[Date Prev][Date Next][Thread Prev][Thread Next][Date Index][Thread Index]
Re: [New module] Persistent Hash Array Mapped Tries (HAMTs)
From: |
Bruno Haible |
Subject: |
Re: [New module] Persistent Hash Array Mapped Tries (HAMTs) |
Date: |
Sun, 11 Oct 2020 03:28:33 +0200 |
User-agent: |
KMail/5.1.3 (Linux/4.4.0-189-generic; KDE/5.18.0; x86_64; ; ) |
Hi Marc,
Some comments:
* GL_HAMT_THREAD_SAFE can be defined to 1 not only if
__STDC_VERSION__ >= 201112 && ! defined __STD_NO_ATOMICS__
but also if
__GNUC__ + (__GNUC_MINOR >= 9) > 4
(see the other mail).
* Still '#ifdef GL_HAMT_THREAD_SAFE'.
* Typo s/comparision/comparison/
* Hamt_processor: The comment does not say what the return value means. Maybe it
would be clearer if this type was moved down to the "Iteration" section.

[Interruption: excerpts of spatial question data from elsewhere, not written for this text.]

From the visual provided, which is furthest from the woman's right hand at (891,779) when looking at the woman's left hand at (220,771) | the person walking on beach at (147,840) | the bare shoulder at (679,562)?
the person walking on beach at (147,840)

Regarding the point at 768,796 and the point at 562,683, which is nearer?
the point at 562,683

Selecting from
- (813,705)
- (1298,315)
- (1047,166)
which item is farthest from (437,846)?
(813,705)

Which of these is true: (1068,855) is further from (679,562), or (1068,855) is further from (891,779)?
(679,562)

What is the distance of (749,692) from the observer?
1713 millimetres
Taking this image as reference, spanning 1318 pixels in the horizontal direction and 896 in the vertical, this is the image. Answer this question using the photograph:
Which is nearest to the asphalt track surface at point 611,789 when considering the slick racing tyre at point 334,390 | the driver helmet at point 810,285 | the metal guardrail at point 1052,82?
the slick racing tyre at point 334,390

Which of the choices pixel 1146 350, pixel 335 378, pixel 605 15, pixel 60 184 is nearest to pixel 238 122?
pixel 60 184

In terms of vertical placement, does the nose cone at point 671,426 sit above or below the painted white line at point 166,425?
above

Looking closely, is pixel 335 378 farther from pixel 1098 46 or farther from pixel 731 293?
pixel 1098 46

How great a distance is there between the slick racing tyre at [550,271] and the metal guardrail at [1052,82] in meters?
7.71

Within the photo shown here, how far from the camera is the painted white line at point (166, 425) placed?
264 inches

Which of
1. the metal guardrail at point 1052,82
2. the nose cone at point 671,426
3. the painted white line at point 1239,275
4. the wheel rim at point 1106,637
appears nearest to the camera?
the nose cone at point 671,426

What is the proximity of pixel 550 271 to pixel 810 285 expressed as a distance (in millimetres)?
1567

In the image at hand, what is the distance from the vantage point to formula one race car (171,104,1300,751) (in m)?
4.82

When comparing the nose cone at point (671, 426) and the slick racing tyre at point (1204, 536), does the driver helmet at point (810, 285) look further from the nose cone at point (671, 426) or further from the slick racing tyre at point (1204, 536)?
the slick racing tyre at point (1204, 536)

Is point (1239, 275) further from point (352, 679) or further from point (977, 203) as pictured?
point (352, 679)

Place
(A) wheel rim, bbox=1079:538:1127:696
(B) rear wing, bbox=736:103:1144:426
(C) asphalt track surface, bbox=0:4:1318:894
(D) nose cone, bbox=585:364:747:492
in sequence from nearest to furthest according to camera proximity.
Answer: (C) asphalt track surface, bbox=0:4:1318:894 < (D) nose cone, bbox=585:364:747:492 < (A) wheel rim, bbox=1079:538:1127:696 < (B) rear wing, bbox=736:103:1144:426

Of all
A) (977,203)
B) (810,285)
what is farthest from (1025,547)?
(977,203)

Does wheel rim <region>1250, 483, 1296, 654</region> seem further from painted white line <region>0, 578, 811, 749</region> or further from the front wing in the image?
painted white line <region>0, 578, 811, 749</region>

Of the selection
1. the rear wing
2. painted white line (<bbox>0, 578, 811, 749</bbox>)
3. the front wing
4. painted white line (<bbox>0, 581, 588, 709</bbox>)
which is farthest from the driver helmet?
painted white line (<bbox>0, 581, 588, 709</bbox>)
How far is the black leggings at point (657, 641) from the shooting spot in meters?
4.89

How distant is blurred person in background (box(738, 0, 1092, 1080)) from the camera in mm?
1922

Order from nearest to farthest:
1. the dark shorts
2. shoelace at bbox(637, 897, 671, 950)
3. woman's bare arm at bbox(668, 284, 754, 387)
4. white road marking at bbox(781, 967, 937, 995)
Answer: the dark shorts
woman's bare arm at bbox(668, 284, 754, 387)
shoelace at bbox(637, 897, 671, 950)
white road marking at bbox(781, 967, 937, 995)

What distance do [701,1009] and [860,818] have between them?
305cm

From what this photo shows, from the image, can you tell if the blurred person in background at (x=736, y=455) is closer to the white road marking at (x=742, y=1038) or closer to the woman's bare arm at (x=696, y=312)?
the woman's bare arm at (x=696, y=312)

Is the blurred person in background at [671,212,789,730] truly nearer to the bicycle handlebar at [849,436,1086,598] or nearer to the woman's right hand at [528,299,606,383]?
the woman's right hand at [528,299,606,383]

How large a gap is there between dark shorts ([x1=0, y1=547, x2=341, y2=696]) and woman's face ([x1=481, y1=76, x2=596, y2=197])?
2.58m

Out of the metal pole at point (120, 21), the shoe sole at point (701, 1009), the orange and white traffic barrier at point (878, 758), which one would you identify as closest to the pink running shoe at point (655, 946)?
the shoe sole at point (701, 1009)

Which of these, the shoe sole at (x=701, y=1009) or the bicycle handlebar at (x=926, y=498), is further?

* hamt_lookup: If the caller is allowed to modify the payload stored in the
returned entry, this function should return a 'Hamt_entry *', not a
'const Hamt_entry *'. Just like 'strchr' and 'strstr' return a 'char *',
not a 'const char *'.
* In trienode_count, you don't need count_one_bits_l, only count_one_bits.
It's OK to assume that 'uint32_t' and 'unsigned int' are the same type.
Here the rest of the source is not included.